On Sunday Aug. 13, Robert Bickard, beloved Oceanside veteran, firefighter, American Legion and Knights of Columbus member died peacefully at his home.
The cause of death was a heart attack. His memorial ceremonies and funeral were marked by testaments to his life of service. “We didn’t use a hearse,” his son Frank said. “He rode his engine, 247, from the South Side Hose Company.
“From the moment he was laid out in the funeral home, to the moment they took him away, his fire truck was waiting there in the parking lot.”
The funeral procession drove through Oceanside to Bickard’s home. When it got there, Fire Department vehicles turned on their emergency lights while Frank and his brother Richard laid a flowered cross on a chair on his porch. “He used to love sitting on his stoop at night.”
Bickard grew up in Oceanside. “He lived for Oceanside,” Frank said. “His heart was always in Oceanside.” When his family moved to Lindenhurst, Bickard still returned to serve in the Oceanside Fire Department. At the time of his death, he had been with the department for 52 years.
After Sept. 11, 2001, Bickard and other Oceanside Fire Department members went into Manhattan to assist with the cleanup. John Bacon was his partner during those efforts, which he described as “heartbreaking.”
Bacon said that Bickard’s presence at ground zero was a comfort. “He really just made you feel secure when you were with him.” In a eulogy he delivered at Bickard’s funeral mass at St. Anthony’s Church, Bacon called him a “truly amazing man,” and “a hero.”
Bickard’s son Richard said that the funeral helped him realize “how much people respected him,” adding, “I could believe the effect he had on the community.”
Frank and Richard both remembered the impact he had on their own lives. “Any time I needed something, my mother gave it to me.” Richard recalled, “and any time I wanted something, my father made me work for it… He made me the man I am, and the father I am today.” Richard added that although he was tough on his sons, he loved to spoil his four grandchildren.
Bickford’s youngest grandchild is ten years old. “I’m glad they got a good long time to get to know him,” Frank said, adding that he never missed his grandson’s soccer home games.
Bickford’s sons also remembered his punctuality. “Anytime we had an event,” Richard said, “my father was early. He’d knock on the door, I’d open it and say, as a joke, ‘Come back in twenty minutes’ and close the door in his face.” Richard chuckled before recounting how he’d quickly reopen the door and invite his father
Frank said that the thing he would miss most was his father’s presence around the holidays. “My dad came to my house every Christmas morning. He would call me the day before, and the day before that, and before that, asking ‘What time do you want me there?’” Even though Frank always told him, 9 a.m. “On Christmas morning, without fail, he’d show up at 6 o’clock.”
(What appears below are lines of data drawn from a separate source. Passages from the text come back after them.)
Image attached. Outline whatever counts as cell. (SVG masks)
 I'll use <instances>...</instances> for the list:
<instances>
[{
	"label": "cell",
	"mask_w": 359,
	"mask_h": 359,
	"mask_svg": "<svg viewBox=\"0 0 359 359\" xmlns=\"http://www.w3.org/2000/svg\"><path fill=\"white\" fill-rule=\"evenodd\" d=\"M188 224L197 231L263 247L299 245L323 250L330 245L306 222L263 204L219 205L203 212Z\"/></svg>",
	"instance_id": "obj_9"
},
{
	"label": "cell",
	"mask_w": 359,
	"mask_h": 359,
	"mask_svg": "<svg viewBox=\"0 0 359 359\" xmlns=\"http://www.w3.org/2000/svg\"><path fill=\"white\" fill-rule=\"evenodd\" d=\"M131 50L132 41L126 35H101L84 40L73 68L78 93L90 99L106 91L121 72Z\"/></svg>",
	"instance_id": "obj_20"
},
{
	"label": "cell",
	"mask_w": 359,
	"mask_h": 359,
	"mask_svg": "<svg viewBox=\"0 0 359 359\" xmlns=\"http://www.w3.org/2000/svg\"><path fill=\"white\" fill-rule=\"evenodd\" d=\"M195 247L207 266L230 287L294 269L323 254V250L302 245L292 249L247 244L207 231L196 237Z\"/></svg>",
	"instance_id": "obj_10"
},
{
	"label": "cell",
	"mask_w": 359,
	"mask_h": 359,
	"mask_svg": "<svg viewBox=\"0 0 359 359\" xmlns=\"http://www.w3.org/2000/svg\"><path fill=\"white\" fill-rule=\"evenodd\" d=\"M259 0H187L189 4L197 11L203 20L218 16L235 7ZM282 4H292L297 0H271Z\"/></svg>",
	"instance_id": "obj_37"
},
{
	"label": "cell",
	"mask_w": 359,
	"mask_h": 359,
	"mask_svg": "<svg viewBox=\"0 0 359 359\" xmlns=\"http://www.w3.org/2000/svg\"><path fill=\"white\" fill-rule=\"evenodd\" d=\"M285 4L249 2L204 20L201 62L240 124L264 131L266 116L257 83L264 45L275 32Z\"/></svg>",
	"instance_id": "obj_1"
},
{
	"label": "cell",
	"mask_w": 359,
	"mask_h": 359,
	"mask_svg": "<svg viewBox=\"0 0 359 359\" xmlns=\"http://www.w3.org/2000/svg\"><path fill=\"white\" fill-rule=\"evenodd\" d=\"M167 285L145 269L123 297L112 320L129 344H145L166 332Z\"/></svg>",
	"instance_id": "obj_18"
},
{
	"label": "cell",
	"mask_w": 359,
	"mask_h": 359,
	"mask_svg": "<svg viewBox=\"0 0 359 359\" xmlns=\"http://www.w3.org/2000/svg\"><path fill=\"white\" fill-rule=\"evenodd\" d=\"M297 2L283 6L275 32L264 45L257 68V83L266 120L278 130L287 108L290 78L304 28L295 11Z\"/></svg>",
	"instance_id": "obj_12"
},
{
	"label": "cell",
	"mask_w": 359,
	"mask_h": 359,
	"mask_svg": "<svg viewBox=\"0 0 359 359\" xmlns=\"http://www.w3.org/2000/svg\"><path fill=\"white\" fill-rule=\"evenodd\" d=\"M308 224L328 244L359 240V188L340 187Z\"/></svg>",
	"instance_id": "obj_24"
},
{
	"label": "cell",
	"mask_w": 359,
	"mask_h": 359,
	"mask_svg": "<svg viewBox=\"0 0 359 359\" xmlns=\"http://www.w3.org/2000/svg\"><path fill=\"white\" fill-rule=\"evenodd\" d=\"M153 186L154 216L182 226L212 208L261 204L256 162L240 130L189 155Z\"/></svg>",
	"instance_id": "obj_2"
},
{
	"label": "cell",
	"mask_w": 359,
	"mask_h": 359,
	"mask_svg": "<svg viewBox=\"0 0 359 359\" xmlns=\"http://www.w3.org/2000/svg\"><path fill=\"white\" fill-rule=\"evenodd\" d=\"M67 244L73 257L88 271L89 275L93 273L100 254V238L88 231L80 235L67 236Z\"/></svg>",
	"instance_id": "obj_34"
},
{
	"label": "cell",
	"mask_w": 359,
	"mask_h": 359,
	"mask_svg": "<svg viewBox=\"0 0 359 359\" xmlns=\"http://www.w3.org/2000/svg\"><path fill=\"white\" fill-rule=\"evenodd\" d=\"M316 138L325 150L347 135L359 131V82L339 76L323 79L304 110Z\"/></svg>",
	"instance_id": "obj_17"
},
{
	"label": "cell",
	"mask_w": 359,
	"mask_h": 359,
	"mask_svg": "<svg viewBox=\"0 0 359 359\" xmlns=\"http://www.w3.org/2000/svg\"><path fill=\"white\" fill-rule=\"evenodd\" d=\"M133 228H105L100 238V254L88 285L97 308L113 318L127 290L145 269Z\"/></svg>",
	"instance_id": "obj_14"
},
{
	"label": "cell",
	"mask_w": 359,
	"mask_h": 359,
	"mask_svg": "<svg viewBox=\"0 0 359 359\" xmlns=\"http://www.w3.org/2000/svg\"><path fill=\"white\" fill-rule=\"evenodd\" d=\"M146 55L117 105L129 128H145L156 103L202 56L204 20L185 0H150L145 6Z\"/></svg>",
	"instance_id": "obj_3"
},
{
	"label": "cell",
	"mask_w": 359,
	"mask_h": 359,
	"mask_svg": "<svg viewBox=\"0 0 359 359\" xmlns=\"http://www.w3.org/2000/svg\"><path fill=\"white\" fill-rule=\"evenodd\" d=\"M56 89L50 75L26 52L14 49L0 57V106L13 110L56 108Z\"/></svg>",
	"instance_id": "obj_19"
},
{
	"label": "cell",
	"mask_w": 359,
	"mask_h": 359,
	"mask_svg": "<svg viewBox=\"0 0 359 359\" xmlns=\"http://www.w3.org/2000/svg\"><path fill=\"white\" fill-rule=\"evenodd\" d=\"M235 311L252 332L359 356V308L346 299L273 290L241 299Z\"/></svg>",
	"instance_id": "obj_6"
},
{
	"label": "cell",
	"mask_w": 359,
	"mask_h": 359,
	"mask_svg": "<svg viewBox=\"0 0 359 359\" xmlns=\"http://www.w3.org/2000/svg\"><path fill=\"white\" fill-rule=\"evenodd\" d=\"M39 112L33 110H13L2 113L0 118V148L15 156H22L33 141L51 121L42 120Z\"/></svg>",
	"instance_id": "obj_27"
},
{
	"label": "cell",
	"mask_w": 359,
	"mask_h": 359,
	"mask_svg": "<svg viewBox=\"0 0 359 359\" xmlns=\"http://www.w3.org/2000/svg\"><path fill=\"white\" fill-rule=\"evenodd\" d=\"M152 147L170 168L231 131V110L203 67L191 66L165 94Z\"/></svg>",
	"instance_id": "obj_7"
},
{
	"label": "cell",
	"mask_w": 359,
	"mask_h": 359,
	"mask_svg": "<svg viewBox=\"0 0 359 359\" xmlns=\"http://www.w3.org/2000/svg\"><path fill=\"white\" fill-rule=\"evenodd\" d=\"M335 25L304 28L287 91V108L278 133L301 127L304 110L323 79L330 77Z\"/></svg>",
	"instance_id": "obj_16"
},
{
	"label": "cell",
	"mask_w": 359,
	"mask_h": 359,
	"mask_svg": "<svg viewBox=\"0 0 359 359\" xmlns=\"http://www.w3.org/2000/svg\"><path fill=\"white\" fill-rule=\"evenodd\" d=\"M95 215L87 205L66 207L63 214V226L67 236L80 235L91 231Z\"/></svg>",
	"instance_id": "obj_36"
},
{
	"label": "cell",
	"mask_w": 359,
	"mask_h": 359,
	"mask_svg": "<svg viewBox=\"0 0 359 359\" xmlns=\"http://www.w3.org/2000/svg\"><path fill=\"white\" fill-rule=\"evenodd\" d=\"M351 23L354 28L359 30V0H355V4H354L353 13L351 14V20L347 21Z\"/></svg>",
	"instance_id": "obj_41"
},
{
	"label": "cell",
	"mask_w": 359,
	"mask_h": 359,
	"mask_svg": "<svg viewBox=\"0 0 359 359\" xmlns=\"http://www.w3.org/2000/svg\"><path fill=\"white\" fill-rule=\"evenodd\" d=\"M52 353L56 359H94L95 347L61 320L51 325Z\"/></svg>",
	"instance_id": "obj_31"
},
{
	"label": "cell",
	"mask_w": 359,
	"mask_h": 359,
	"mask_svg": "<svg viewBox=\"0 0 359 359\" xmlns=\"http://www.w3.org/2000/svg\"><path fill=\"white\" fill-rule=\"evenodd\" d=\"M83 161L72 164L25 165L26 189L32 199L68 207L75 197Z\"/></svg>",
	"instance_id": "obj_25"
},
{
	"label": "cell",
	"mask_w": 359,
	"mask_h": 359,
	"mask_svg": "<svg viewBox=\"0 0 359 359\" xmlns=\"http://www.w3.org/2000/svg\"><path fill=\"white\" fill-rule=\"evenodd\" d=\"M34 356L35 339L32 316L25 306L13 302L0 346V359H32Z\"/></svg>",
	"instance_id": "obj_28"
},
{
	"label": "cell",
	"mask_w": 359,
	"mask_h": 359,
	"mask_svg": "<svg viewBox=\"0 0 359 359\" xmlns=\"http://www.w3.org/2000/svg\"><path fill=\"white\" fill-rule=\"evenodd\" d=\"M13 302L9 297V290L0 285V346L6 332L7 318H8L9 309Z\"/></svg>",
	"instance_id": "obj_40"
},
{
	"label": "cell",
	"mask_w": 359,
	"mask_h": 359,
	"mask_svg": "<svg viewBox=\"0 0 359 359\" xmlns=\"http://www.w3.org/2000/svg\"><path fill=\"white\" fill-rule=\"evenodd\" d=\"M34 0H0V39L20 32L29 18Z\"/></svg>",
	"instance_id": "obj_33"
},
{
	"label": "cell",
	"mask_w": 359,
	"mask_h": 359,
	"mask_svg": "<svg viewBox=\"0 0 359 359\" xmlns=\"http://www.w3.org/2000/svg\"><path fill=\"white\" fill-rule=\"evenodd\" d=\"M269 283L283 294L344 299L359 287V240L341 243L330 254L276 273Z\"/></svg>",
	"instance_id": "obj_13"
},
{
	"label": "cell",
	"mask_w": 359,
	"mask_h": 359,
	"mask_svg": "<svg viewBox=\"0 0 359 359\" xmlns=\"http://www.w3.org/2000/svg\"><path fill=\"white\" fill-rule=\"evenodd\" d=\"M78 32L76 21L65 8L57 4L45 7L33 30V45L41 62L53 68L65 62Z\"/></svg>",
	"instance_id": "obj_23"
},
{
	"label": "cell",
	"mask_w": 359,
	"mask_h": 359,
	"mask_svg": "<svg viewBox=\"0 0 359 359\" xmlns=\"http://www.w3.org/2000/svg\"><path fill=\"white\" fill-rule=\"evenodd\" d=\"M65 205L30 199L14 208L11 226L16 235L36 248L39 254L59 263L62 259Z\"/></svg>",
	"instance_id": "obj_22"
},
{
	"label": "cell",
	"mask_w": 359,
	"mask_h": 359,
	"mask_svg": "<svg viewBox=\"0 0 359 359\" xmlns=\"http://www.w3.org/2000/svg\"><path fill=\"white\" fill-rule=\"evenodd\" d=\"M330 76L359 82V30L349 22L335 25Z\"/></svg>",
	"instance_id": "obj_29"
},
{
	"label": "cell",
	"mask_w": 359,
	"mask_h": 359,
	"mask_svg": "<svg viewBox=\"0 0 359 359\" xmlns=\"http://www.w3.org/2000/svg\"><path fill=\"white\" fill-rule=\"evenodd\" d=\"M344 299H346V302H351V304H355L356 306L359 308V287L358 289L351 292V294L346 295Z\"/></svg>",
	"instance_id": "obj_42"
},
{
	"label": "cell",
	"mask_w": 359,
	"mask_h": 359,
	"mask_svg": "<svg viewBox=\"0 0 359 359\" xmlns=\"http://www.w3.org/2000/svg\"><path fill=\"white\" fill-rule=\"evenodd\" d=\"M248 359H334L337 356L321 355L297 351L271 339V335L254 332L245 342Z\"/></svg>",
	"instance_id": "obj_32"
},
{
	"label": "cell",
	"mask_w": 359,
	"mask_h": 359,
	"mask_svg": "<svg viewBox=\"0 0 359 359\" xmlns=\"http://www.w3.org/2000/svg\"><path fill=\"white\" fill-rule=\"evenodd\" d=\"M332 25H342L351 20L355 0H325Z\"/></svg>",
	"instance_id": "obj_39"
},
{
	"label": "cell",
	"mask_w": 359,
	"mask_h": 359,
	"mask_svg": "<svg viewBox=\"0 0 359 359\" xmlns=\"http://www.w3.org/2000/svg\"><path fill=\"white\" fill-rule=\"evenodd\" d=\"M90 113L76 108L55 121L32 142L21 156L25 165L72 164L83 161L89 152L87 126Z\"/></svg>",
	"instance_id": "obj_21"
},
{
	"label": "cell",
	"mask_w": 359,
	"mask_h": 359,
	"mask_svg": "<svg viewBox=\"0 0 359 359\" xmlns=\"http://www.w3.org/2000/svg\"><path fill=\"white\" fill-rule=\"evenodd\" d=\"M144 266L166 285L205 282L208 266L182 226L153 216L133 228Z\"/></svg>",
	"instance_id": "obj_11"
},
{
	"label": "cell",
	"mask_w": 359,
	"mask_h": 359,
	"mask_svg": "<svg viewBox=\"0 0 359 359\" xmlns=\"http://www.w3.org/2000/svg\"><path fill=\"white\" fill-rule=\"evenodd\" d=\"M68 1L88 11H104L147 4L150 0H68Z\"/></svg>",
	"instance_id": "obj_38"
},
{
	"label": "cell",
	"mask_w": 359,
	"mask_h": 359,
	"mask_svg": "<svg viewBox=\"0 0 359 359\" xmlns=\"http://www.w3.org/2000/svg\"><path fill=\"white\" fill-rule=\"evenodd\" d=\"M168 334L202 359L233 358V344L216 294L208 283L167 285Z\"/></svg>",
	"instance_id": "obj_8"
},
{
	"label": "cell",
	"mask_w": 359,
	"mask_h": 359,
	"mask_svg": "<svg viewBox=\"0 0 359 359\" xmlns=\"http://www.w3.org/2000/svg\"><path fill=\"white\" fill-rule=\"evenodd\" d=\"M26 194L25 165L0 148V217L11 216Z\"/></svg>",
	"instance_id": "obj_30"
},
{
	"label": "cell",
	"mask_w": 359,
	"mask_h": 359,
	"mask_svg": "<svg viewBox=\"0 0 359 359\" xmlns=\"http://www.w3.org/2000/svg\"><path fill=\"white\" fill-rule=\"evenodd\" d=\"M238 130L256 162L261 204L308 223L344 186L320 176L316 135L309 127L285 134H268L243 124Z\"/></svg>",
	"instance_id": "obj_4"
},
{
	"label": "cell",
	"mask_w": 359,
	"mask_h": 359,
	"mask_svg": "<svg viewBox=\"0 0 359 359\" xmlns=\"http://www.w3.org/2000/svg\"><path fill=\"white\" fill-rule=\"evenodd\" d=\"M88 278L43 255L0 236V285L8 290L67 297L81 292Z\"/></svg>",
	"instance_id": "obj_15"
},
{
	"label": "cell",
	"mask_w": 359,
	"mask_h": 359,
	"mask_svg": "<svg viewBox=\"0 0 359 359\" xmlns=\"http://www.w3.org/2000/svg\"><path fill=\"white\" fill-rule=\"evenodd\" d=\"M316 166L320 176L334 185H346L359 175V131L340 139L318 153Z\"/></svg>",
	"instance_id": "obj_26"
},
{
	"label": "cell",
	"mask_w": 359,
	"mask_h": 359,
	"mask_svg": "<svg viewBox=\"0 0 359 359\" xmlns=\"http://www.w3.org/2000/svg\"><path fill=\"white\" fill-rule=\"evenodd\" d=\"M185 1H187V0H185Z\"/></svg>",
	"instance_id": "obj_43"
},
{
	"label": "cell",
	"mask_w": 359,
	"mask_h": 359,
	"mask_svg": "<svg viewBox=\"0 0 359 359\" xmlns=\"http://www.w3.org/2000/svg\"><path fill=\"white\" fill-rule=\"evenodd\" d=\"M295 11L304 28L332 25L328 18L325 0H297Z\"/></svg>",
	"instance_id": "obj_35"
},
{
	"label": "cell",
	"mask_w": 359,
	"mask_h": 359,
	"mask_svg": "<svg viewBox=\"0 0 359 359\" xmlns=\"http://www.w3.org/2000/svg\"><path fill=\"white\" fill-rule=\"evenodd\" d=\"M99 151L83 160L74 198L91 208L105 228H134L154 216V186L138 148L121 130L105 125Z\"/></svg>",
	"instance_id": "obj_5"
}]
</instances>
Frank said that the next Christmas would be difficult without those phone calls as well as New Years, and Fathers’ Day. “I feel like I lost a piece of me… My dad, my best friend.” His heart has been broken before, he said, “but this heartbreak is different. This was unconditional love.”
In addition to his two sons and grandchildren, Shelly, Corey, Connor and AJ, Bickard is survived by his girlfriend Joan.